Given exercise: Which lines in the records below contain the string "lies"? Report each such line in full, counting only matches with the same uppercase and lowercase letters.

Raw data:
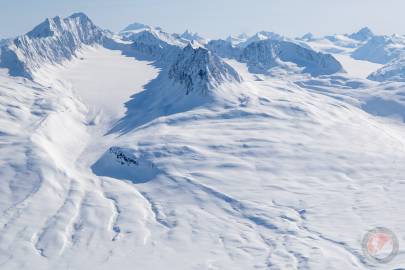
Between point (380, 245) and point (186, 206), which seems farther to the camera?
point (186, 206)

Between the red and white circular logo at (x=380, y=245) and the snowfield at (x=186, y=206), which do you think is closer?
the red and white circular logo at (x=380, y=245)

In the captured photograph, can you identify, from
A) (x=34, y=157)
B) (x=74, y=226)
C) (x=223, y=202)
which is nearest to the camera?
(x=74, y=226)

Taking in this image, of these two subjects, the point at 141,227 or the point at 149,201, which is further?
the point at 149,201

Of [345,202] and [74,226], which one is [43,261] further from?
[345,202]

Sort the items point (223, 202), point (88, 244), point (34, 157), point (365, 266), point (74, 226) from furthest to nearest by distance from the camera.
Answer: point (34, 157)
point (223, 202)
point (74, 226)
point (88, 244)
point (365, 266)

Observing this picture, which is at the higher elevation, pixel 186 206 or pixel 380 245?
pixel 380 245

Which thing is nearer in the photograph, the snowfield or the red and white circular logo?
the red and white circular logo

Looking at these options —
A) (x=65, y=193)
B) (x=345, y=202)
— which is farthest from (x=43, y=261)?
(x=345, y=202)
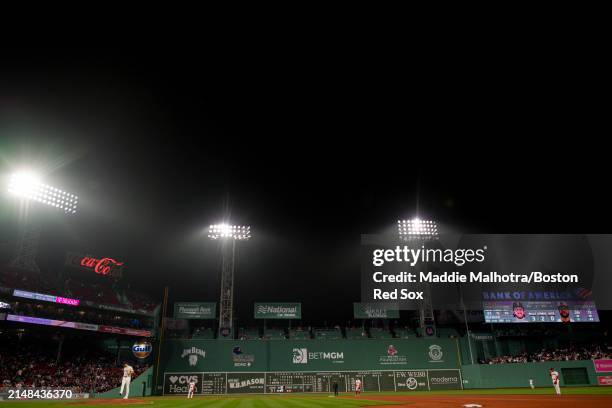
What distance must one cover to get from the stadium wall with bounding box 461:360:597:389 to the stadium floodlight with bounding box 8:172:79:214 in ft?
144

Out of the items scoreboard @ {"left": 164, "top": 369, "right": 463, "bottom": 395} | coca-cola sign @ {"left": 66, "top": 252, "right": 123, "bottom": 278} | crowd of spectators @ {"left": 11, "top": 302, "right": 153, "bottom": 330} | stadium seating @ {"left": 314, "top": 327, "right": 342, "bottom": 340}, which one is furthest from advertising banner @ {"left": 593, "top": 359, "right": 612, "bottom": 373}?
coca-cola sign @ {"left": 66, "top": 252, "right": 123, "bottom": 278}

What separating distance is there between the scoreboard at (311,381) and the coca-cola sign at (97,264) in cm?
1450

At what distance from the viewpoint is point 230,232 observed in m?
41.8

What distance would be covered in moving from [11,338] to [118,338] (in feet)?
32.5

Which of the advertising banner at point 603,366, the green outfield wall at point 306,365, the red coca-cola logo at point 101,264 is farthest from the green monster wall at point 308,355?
the advertising banner at point 603,366

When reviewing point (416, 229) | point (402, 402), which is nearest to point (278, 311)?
point (416, 229)

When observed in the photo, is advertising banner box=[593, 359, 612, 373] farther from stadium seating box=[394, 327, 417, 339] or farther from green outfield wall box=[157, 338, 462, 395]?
stadium seating box=[394, 327, 417, 339]

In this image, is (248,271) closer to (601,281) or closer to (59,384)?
(59,384)

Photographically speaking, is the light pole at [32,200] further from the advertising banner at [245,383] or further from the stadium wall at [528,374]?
the stadium wall at [528,374]

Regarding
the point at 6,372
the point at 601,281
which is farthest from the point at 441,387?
the point at 6,372

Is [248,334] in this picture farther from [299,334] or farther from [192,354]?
[192,354]

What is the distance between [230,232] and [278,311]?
12.6m

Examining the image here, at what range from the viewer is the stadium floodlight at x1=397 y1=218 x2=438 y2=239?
144 feet

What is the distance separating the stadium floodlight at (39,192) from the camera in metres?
37.3
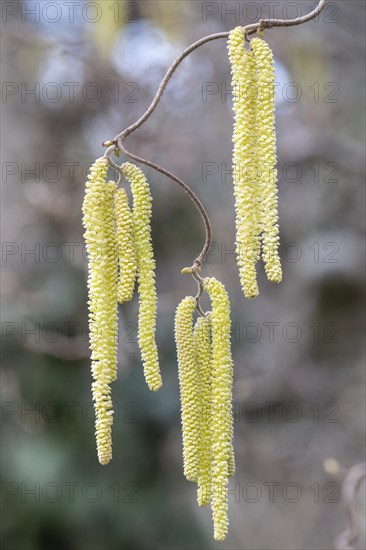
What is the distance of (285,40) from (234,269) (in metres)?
0.91

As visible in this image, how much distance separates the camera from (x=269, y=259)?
0.93 metres

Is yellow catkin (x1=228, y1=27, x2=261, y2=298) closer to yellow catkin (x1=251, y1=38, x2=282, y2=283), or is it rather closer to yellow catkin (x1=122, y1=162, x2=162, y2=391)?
yellow catkin (x1=251, y1=38, x2=282, y2=283)

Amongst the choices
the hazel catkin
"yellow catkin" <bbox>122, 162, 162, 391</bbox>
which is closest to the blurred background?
the hazel catkin

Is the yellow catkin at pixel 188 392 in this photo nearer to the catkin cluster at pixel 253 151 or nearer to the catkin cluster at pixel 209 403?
the catkin cluster at pixel 209 403

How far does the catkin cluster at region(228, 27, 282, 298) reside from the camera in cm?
96

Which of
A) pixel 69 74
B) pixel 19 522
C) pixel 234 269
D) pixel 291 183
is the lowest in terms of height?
pixel 19 522

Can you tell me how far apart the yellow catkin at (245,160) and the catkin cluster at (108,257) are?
13 cm

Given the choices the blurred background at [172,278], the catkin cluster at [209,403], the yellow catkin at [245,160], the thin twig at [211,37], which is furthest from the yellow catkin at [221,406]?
the blurred background at [172,278]

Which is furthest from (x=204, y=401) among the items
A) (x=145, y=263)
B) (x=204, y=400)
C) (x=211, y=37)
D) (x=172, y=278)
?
(x=172, y=278)

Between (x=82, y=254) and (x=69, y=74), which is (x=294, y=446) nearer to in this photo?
(x=82, y=254)

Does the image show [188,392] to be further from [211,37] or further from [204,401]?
[211,37]

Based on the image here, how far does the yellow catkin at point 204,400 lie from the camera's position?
1094 mm

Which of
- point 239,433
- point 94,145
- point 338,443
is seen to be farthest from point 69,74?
point 338,443

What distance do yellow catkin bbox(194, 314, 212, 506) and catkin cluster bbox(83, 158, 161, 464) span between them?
0.09m
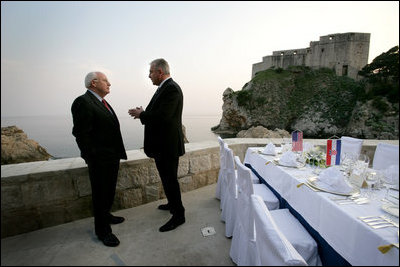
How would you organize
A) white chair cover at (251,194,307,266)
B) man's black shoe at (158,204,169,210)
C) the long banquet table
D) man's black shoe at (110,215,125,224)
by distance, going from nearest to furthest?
white chair cover at (251,194,307,266) → the long banquet table → man's black shoe at (110,215,125,224) → man's black shoe at (158,204,169,210)

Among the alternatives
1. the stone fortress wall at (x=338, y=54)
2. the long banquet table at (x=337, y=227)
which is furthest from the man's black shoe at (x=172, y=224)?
the stone fortress wall at (x=338, y=54)

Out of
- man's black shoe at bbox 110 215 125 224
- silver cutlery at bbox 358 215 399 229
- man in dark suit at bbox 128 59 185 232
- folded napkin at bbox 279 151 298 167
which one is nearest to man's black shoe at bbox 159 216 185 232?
man in dark suit at bbox 128 59 185 232

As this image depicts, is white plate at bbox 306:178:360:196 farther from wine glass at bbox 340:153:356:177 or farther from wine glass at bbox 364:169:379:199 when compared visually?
wine glass at bbox 340:153:356:177

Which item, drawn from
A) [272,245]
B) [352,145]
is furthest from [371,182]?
[352,145]

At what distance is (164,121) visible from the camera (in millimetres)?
2213

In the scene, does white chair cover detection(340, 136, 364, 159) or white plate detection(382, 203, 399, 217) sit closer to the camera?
white plate detection(382, 203, 399, 217)

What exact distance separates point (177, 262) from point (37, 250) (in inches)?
49.6

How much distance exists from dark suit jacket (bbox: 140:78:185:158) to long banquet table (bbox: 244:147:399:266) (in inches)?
55.0

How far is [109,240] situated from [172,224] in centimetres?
69

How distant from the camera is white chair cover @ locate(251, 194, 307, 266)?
2.67 feet

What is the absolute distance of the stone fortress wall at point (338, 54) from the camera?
32188mm

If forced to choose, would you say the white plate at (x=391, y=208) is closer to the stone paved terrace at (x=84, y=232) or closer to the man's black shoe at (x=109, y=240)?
the stone paved terrace at (x=84, y=232)

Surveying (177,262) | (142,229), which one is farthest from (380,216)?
(142,229)

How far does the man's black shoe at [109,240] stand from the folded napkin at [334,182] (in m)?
2.10
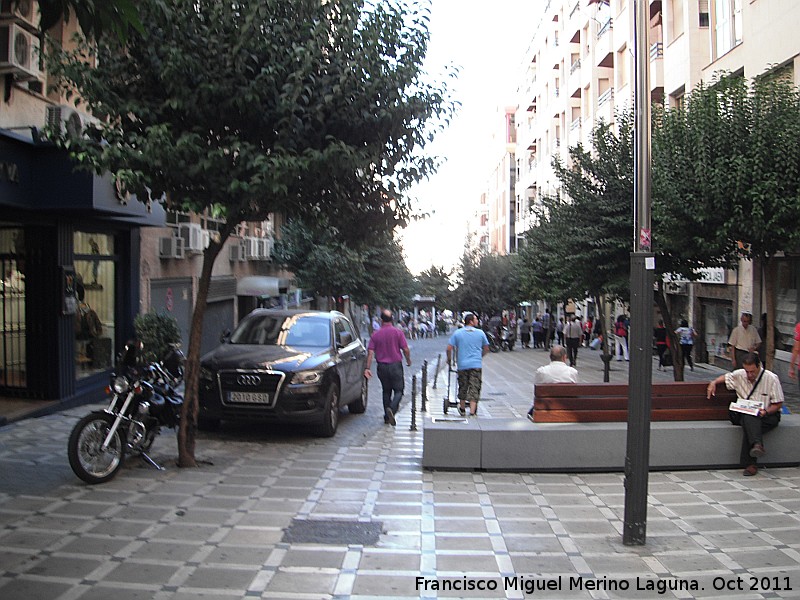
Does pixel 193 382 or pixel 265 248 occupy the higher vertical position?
pixel 265 248

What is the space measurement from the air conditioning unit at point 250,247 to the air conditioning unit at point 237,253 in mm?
339

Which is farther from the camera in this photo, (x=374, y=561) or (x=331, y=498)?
(x=331, y=498)

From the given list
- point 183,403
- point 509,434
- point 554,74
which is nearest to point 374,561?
point 509,434

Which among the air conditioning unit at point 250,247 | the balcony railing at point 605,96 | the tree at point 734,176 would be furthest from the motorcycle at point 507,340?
the tree at point 734,176

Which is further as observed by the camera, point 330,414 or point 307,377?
point 330,414

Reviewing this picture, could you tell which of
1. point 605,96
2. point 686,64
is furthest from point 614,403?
point 605,96

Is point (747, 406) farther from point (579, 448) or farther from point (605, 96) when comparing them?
point (605, 96)

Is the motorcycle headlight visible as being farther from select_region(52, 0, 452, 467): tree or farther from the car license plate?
the car license plate

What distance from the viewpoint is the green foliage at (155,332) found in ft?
45.6

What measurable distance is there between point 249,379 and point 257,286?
573 inches

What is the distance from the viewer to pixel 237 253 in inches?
922

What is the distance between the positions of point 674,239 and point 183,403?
374 inches

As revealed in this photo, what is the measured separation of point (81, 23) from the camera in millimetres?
4633

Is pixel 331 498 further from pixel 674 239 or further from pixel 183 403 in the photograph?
pixel 674 239
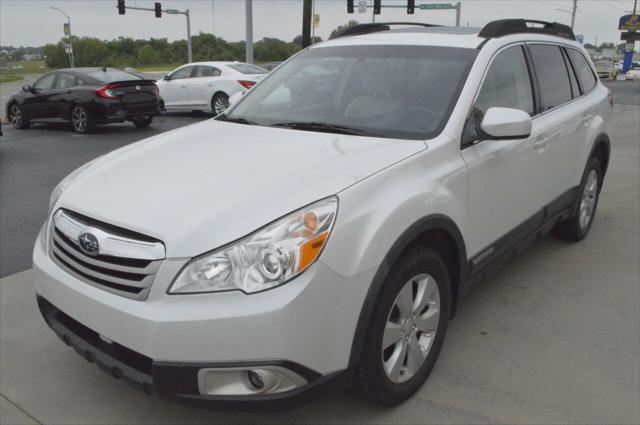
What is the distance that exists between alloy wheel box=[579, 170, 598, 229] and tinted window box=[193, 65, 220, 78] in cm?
1189

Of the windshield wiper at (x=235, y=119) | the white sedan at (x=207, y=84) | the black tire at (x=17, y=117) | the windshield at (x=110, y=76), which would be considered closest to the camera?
the windshield wiper at (x=235, y=119)

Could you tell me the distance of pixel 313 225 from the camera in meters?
2.20

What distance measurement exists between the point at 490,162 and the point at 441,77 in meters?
0.54

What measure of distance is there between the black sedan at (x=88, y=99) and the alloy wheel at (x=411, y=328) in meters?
11.2

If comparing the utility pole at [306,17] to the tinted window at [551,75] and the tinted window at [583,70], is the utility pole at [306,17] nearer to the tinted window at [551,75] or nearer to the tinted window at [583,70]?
the tinted window at [583,70]

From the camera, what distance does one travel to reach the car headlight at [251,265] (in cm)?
212

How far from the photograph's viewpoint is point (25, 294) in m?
4.06

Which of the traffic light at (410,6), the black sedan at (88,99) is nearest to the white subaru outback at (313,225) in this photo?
the black sedan at (88,99)

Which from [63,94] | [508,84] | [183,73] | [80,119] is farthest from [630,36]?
[508,84]

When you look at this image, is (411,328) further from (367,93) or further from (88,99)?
(88,99)

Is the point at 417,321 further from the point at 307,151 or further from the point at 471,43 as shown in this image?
the point at 471,43

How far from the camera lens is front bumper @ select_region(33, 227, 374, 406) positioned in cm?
209

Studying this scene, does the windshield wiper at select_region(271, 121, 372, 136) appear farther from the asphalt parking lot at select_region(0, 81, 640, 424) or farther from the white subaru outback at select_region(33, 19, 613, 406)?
the asphalt parking lot at select_region(0, 81, 640, 424)

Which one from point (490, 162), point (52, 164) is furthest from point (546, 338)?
point (52, 164)
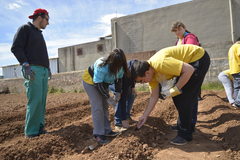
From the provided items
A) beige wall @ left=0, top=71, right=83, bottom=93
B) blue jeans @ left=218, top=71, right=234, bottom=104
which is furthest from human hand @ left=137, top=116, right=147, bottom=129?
beige wall @ left=0, top=71, right=83, bottom=93

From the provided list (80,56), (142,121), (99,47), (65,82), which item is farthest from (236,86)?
(80,56)

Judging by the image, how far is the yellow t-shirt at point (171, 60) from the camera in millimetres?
2439

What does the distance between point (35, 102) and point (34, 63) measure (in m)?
0.59

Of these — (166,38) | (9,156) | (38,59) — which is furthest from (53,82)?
(9,156)

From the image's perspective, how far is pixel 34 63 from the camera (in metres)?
3.47

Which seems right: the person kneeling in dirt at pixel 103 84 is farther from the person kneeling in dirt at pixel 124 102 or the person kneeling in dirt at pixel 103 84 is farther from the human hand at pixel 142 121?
the human hand at pixel 142 121

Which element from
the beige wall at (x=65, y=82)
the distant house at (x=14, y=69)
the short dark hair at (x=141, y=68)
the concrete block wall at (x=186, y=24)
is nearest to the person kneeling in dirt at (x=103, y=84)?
the short dark hair at (x=141, y=68)

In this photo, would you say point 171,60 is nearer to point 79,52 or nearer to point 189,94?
point 189,94

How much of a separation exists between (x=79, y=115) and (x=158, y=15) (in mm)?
10017

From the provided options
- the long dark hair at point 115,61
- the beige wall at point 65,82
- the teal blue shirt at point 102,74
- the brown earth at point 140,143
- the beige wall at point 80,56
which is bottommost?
the brown earth at point 140,143

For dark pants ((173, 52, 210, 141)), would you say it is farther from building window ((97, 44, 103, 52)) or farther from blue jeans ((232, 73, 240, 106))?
building window ((97, 44, 103, 52))

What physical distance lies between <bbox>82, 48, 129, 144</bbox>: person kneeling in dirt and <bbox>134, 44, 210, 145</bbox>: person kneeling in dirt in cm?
25

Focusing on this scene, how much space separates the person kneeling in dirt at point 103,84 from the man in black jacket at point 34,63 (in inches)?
32.6

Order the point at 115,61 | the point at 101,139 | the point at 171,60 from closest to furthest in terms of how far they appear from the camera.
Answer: the point at 171,60 → the point at 115,61 → the point at 101,139
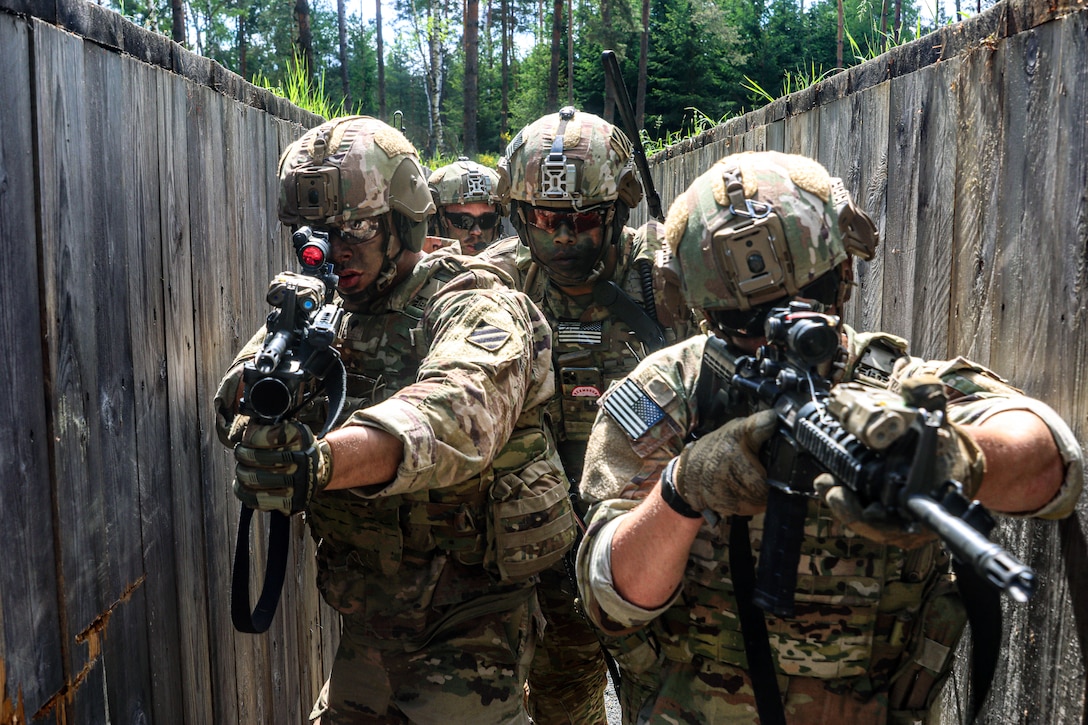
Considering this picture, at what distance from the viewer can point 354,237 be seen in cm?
308

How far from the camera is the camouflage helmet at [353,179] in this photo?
3.03 m

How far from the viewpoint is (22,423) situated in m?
2.04

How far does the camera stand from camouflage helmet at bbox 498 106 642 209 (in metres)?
4.19

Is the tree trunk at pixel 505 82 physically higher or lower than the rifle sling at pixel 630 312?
higher

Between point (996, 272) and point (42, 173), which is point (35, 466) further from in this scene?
point (996, 272)

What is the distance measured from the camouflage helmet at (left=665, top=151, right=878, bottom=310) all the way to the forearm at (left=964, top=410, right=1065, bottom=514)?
1.54ft

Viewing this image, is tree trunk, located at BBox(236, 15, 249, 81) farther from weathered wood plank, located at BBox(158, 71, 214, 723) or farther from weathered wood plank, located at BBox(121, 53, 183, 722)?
weathered wood plank, located at BBox(121, 53, 183, 722)

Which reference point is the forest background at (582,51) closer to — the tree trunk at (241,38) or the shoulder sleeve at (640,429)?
the tree trunk at (241,38)

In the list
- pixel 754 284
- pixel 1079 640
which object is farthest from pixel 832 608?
pixel 754 284

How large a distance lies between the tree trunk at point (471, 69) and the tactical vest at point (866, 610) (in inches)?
956

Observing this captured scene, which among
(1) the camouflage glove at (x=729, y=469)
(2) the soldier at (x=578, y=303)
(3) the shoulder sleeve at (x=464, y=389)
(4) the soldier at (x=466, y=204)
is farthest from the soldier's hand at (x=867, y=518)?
(4) the soldier at (x=466, y=204)

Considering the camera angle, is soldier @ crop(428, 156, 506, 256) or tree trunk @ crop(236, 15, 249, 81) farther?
tree trunk @ crop(236, 15, 249, 81)

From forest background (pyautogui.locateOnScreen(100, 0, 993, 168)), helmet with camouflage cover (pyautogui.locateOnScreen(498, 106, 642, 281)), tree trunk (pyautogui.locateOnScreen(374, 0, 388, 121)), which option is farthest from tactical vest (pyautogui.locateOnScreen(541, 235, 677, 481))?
tree trunk (pyautogui.locateOnScreen(374, 0, 388, 121))

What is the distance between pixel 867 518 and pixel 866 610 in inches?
26.9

Solution for this problem:
What physical distance lies between <bbox>82, 48, 129, 144</bbox>: person kneeling in dirt and <bbox>134, 44, 210, 145</bbox>: person kneeling in dirt in cm?
How large a distance lies between the tree trunk at point (471, 69) and the tactical vest at point (866, 610) (in inches)?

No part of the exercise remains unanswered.